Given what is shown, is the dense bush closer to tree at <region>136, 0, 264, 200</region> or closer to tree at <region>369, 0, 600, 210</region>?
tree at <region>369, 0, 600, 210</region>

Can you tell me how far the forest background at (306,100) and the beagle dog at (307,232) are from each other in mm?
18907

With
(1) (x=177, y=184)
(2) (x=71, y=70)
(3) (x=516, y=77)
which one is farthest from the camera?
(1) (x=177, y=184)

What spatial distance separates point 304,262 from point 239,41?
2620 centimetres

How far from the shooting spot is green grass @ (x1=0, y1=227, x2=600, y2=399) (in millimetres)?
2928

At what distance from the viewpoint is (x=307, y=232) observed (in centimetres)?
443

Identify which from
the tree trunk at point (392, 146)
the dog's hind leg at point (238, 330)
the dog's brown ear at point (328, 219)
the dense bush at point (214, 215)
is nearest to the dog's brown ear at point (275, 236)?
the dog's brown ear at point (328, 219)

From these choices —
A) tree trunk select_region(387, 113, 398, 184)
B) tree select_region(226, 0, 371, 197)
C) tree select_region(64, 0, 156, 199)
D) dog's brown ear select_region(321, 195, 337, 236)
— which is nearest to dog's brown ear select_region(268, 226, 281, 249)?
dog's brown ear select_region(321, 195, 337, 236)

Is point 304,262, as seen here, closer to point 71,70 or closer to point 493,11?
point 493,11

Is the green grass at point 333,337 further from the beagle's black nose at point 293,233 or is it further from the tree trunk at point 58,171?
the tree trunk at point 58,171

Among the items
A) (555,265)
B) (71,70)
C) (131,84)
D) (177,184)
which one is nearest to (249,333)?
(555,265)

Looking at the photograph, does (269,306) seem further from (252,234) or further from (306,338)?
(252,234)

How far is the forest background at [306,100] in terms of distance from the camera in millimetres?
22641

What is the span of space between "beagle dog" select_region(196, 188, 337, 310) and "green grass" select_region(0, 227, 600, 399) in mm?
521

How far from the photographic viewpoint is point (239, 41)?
***
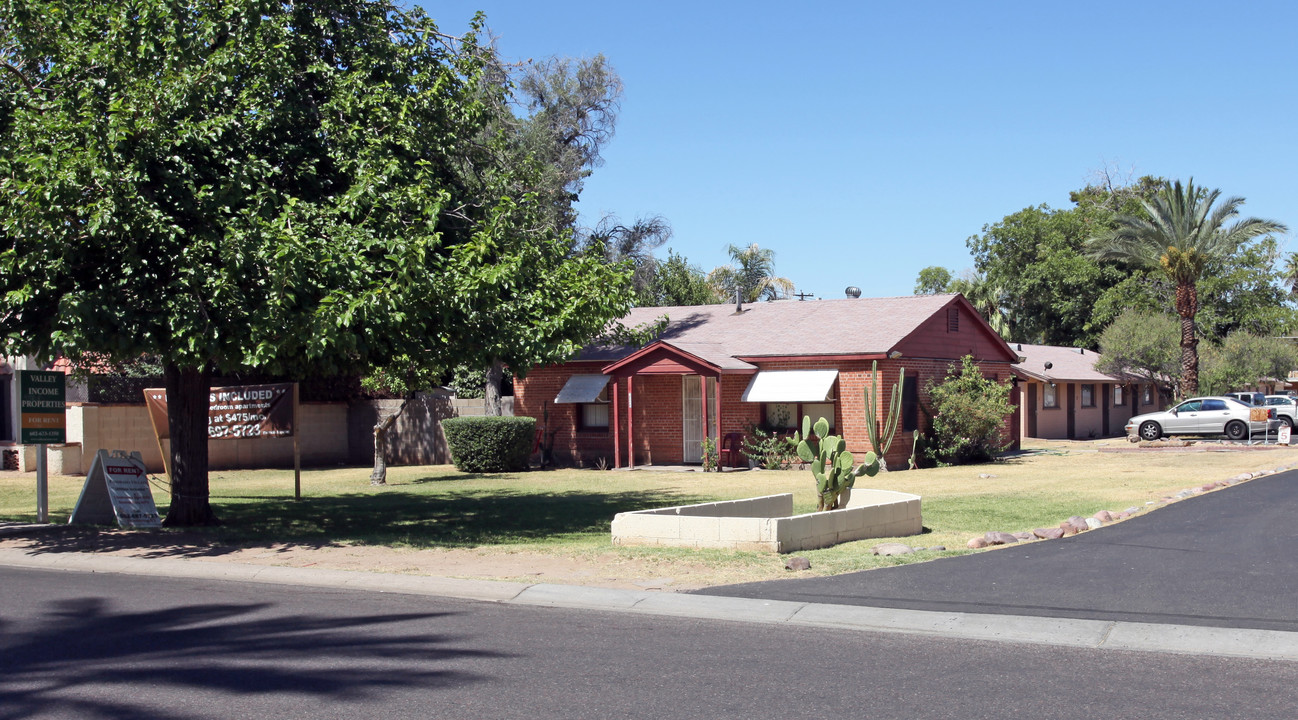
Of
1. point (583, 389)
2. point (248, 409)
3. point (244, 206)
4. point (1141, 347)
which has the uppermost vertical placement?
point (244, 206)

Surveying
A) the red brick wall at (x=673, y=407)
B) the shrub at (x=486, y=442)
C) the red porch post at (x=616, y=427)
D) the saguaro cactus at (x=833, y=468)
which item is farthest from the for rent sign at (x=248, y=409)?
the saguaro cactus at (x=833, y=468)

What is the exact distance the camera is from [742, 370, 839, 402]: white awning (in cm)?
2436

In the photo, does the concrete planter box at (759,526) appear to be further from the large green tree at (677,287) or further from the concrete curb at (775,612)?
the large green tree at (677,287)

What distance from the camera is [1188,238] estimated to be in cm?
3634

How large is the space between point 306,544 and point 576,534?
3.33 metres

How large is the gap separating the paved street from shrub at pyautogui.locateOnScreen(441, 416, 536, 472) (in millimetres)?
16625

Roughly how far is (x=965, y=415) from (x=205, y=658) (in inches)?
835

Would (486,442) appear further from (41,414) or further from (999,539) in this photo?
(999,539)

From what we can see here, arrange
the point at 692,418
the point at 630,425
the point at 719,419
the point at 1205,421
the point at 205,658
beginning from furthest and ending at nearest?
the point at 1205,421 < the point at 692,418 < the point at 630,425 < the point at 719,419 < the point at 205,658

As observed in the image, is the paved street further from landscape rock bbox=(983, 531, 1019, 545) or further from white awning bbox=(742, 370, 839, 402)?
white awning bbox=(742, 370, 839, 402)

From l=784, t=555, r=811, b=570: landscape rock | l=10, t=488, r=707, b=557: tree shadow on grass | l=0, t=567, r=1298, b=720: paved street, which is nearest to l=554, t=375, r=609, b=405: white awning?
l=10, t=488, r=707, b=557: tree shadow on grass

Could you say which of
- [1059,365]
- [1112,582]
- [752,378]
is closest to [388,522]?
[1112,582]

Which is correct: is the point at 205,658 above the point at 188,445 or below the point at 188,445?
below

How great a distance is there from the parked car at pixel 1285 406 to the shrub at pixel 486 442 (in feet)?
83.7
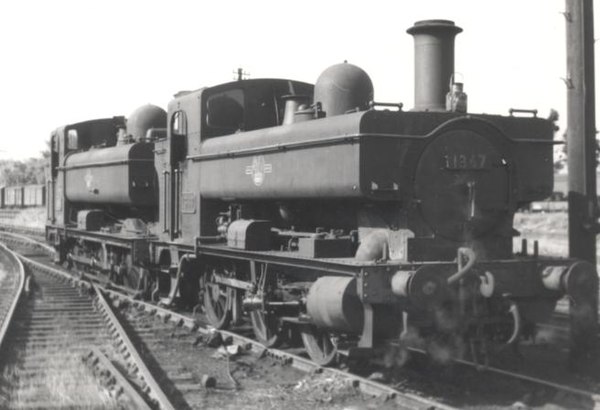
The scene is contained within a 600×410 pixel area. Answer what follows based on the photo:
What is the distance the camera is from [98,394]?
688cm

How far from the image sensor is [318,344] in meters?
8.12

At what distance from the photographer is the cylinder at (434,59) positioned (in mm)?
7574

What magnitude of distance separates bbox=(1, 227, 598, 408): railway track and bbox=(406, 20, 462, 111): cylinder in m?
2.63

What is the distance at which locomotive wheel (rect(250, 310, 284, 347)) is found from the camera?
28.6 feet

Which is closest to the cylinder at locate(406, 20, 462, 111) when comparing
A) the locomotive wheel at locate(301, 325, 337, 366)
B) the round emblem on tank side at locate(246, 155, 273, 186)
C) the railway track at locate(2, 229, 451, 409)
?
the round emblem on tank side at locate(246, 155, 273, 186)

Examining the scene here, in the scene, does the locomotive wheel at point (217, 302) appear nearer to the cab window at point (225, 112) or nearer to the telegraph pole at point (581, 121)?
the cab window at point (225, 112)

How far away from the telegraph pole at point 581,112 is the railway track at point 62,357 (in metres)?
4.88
***
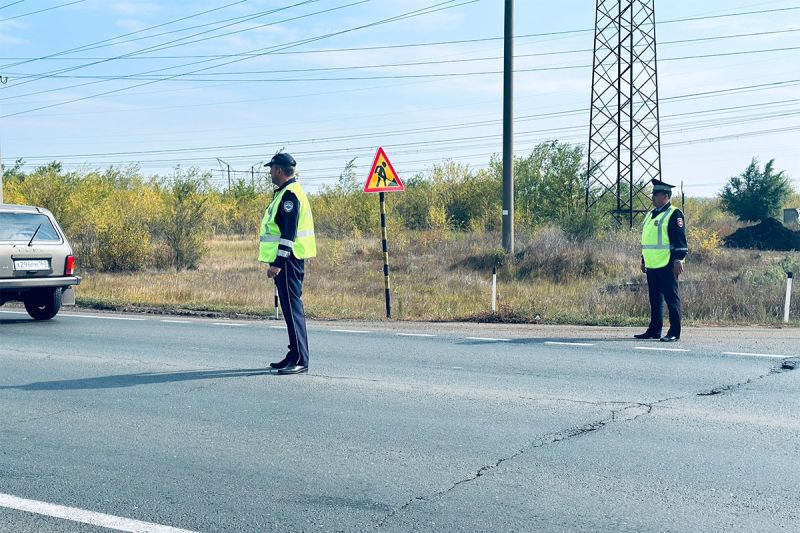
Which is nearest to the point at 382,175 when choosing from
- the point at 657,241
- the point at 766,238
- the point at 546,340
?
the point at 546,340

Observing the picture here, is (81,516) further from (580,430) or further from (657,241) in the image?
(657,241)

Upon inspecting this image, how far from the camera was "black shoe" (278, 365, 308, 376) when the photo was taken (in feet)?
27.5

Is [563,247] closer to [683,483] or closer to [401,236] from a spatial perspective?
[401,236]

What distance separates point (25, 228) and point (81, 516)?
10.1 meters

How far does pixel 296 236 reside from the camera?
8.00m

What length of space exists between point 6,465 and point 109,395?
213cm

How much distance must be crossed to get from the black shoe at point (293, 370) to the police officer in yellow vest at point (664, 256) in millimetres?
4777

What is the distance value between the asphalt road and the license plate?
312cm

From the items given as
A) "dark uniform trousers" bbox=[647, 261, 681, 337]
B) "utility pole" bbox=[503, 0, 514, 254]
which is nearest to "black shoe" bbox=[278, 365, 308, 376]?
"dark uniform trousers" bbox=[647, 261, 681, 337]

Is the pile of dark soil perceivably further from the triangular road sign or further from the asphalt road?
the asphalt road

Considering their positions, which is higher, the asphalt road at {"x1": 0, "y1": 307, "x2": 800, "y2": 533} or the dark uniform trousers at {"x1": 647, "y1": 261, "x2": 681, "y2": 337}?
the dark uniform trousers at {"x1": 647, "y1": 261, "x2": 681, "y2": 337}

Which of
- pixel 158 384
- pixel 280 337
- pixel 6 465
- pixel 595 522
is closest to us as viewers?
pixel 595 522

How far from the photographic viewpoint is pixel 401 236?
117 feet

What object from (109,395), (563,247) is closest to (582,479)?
***
§ What is expected
Please recast the data, starting with the line containing "Considering their positions, which" and going on through the line containing "What object from", as a Markdown table with columns Row and Line. Number each line and leave out blank ones.

§ Task answer
| Row | Line |
|---|---|
| 1 | Considering their positions, which is higher, the asphalt road at {"x1": 0, "y1": 307, "x2": 800, "y2": 533} or the dark uniform trousers at {"x1": 647, "y1": 261, "x2": 681, "y2": 337}? |
| 2 | the dark uniform trousers at {"x1": 647, "y1": 261, "x2": 681, "y2": 337} |
| 3 | Which of |
| 4 | - pixel 158 384 |
| 5 | - pixel 280 337 |
| 6 | - pixel 6 465 |
| 7 | - pixel 595 522 |
| 8 | is closest to us as viewers? |
| 9 | pixel 595 522 |
| 10 | How far from the photographic viewpoint is pixel 401 236? |
| 11 | 117 feet |
| 12 | What object from (109,395), (563,247) is closest to (582,479)? |